Since 2007, our group has helped many communities to tackle these requirements via our open-source ISA Tools (isa-tools.org ; isacommons.org), enabling standards-compliant description, deposition and publication- of a variety of experiment types. Since 2011 our group runs FAIRsharing (fairsharing.org), guiding researchers, journals, publishers and other communities to discover, select and use repositories and community-developed standards with confidence.
The user will be guided to provide (semi)structured descriptions of the experimental design, and of the post-processed data, to generate, respectively, the Methods and a set of statements to populate the Results section of a manuscript. Datascriptor will work: (i) as a stand-alone tool - for anyone to use - implementing generic metadata models, such as W3C Data Catalog (DCAT) vocabulary; and (ii) as a component of the ISA Tools and the InterMine data-warehouse - for their user communities - implementing the ISA metadata model.

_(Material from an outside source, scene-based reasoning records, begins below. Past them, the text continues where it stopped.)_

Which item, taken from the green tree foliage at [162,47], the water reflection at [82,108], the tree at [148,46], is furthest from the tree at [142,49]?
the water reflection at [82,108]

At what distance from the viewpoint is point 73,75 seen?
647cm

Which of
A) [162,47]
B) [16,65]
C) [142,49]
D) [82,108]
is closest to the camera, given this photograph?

To output short sentences from the (semi)structured input, we will evaluate a mixed data-to-text approach using template-based and neural-based (i.e. machine learning) methods. To further enrich the content of the manuscript, Datascriptor will connect to existing authoring systems, including Substance, Texture, Stenci.la and Manuscripts, and export the result in JATS format. Our plans also include an export as a DAR file and in LaTeX format.